La Vie des idées : Quelle place pour les inégalités dans la politique climatique ?

Christian Gollier : Le lien est assez fort. On sait qu’en France et en Europe, la part des budgets des ménages consacrée aux dépenses d’énergie est décroissante avec le revenu, donc quand vous augmentez le coût de ces énergies vous augmentez les inégalités.
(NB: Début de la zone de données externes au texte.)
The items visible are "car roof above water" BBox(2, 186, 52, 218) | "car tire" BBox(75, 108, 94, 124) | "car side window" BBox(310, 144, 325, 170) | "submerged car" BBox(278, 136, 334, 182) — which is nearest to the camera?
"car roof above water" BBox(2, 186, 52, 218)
Ça c’est le point de départ, et c’est problématique pour toutes les politiques climatiques, pas que pour la taxe carbone ! Quand vous organisez un mécanisme d’incitation à l’installation de panneaux photovoltaïques à un prix de rachat garanti sur les toits des maisons, comme ce prix garanti est largement supérieur aux coûts de production du mix énergétique français et européen – parfois jusque 10 fois supérieur – vous augmentez le prix de l’électricité, et cette augmentation est portée par tous les consommateurs – les ménages modestes aussi – et là aussi vous augmentez les inégalités. Il y a donc une petite injustice à critiquer la taxe carbone parce qu’elle aggrave les inégalités sociales, alors que c’est l’inverse qui se passe. Contrairement au tarif du rachat de l’électricité des panneaux photovoltaïques, où le bénéfice sociétal va dans la poche des ménages qui disposent d’un toit sur lequel ils peuvent installer des panneaux photovoltaïques – plutôt des ménages aisés – dans le cas de la taxe carbone, vous engendrez un revenu fiscal qui peut être utilisé, et même qui devrait être utilisé pour surcompenser les ménages les plus modestes. À ce moment-là, vous avez un instrument taxe carbone avec redistribution qui combine lutte contre le changement climatique et lutte contre les inégalités. Mais là aujourd’hui, il y a un problème de crédibilité politique : la parole de l’État a perdu de sa crédibilité dans tous les domaines, c’est un problème de démocratie en général. Quand le politique dit : « je vais reconstituer une tarification du carbone et je vais redistribuer le montant de cette taxe aux ménages les plus modestes » les gens n’y croient pas. Ce n’est pas un problème de taxe carbone, mais un problème de démocratie.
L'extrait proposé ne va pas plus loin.